2月13日、日本漫画協会は、マンガの「海賊版サイト」の広がりを受け、これらのサイトを批判する異例の声明を発表しました。
著作権侵害はもちろん、さまざまな問題をはらんでいる海賊版サイトですが、どう捉えていくべきなのでしょうか。
サイトの主な収入源は広告費
海賊版サイトでは、マンガの単行本や雑誌がネット上で違法に公開されています。その主な収入源は広告費ですが、無断で作品を公開している海賊版サイトで上がった利益は、作家に還元されることがありません。
一方、海賊版サイトとしてしばしば名前が挙がる「漫画村」は、「ウェブ上にある画像データをクローンして表示している」として、違法性はないと主張しています。また、日本の法律では、そうしたサイトの閲覧そのものは違法ではありません。
このような海賊版サイトは、利用者が約23万人とも言われており、それに伴う経済損失は500億円と推計されています。今回の日本漫画協会の声明では、現状のような状態が続けば作家は作品を作り続けられず、漫画文化が衰退してしまうことが危惧されていました。
売上減の「本当の原因」は?
しかし、コミックやマンガ雑誌の売上が落ちているのは海賊版の影響とは言えないと主張する漫画家もいます。『ブラックジャックによろしく』などの作者・佐藤秀峰氏や、『やれたかも委員会』の作者・吉田貴司氏が挙げられます。
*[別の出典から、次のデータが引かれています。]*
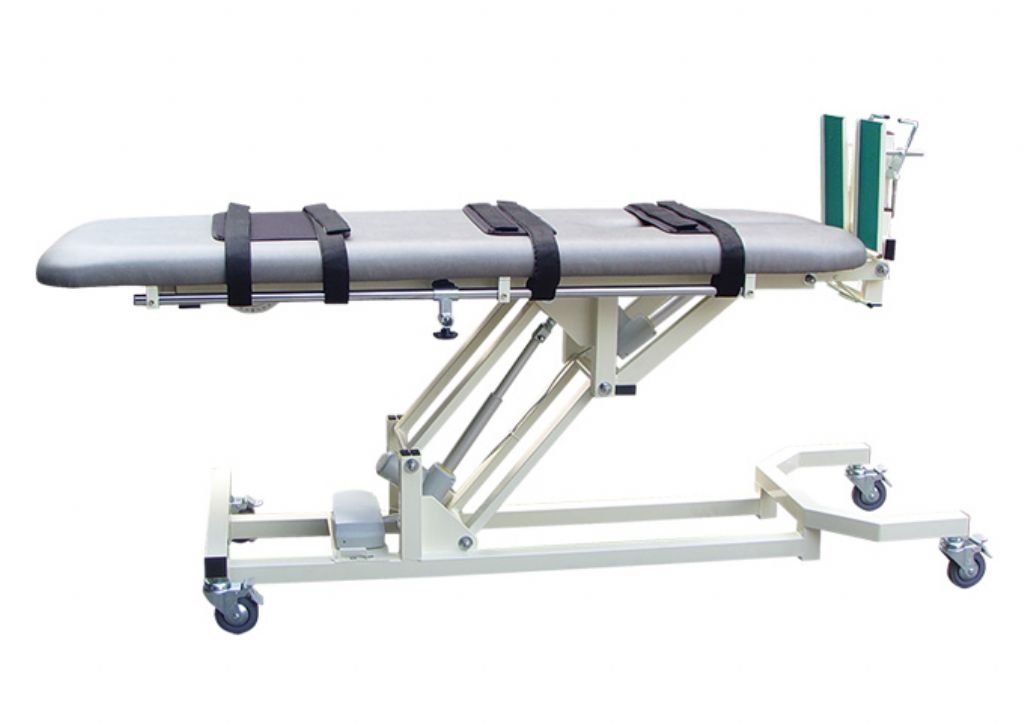 YH210-1   Tilt Electric Table 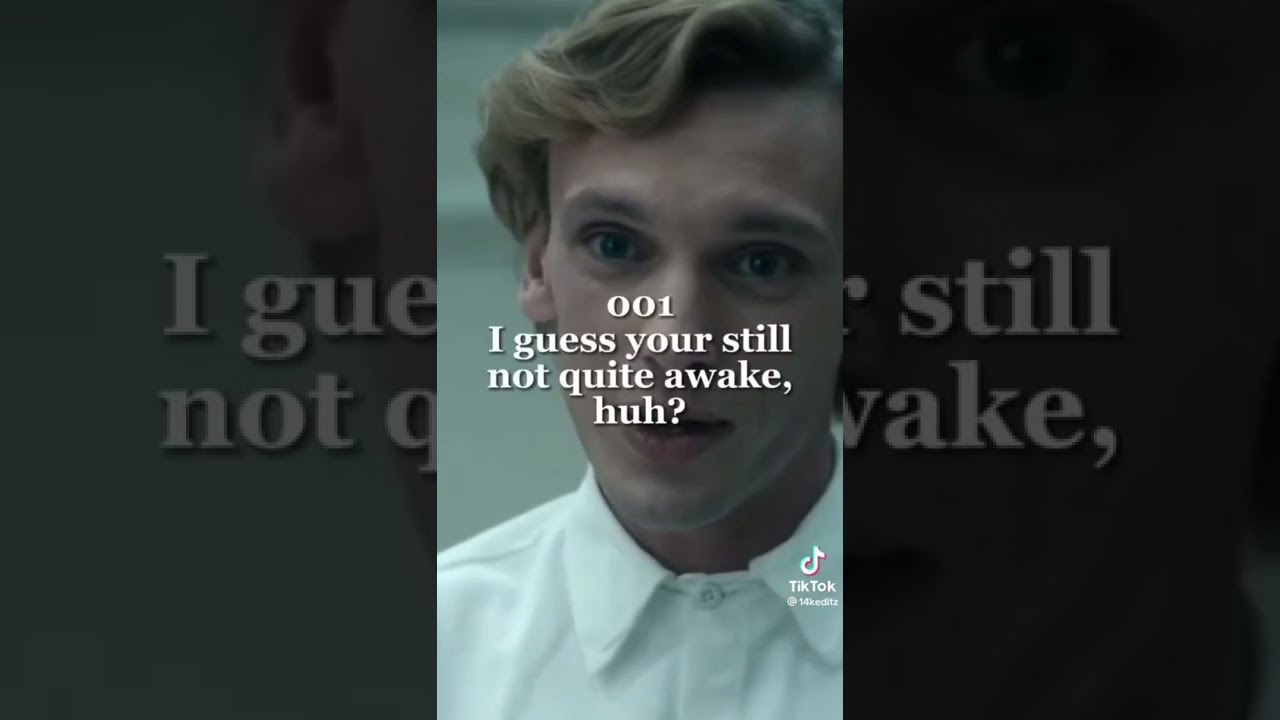 stranger things x yn povs mostly 001 the  video's are not mine. these belong to the rightfull owners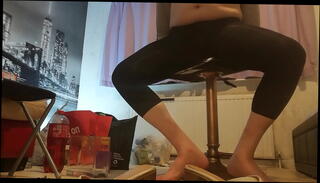 Video 1619006535: ass sex toy dildo, big dildo sex toy, dildo ass fuck, licked clean
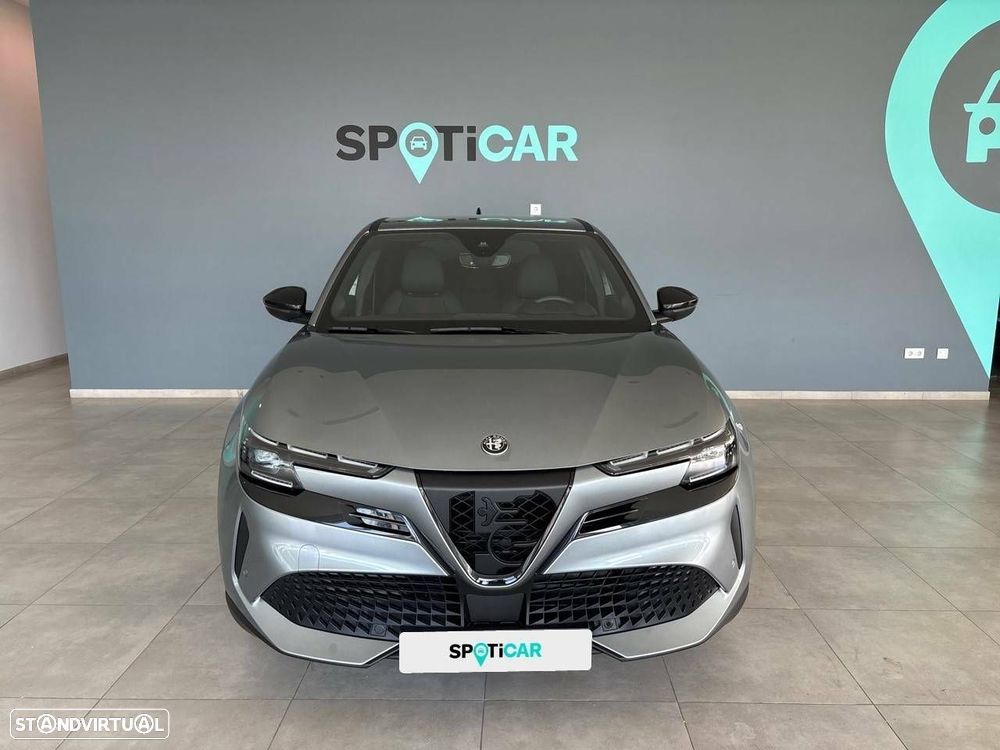 Alfa Romeo Junior Elletrica 50 kWh - 2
彼らは、「違法なデータサービスはどの時代にもあり、いま必要なのは海賊版サイトを批判することではなく、それに対抗しうる新たな合法のサービスを作り上げることだ」と言います。
また、海賊版サイトを撲滅したからといって、雑誌や単行本の売り上げが伸びるとも限りません。電子コミックにおける有料サービスの市場はここ数年で大きく成長していることに加え、古本や図書館、漫画喫茶など、正規本より安く漫画を読めるサービスはすでに存在しているからです。
音楽業界で、違法ダウンロードに対抗してiTunesやSpotifyが台頭してきたことも鑑み、そうしたストリーミングサイトと同様のシステムを出版社がつくることが求められているとも言えます。そうした観点で、「違法サイトの存在によって、初めて業界はその体制を時代に合わせて変えられる」という意見もあるようです。
子どもはどう考えて使っている?
とはいえ、「海賊版に対抗する新たなサイトがないこと」は、違法サイトを閲覧してよい理由にはなりません。
小中学生の違法サイト利用者の中には、サイトが違法であるとわかった上で利用している人も一定数いるようです。こうした状態は、モノに対する価値観に大きく影響します。消費者としては、安く済むならそのほうが良いかもしれませんが、そうした意識はモノ、ひいては労働や創作の価値を下げることにもつながりかねません。
実際上でのリスク
加えて、海賊版サイトにはウイルスが仕組まれているものもある、と言われています。実際、そのサイトにアクセスしただけで不正なプログラムが作動し、利用者の端末に大きな負荷がかかるようなサイトも見つかっています。そしてこれらのウイルスは、個人情報を抜き取るようなものにいつ変わってもおかしくありません。
道義的な意味だけでなく、実質的な意味でこうしたリスクを避けるためにも、海賊版サイトでの閲覧は控えるべきではないでしょうか。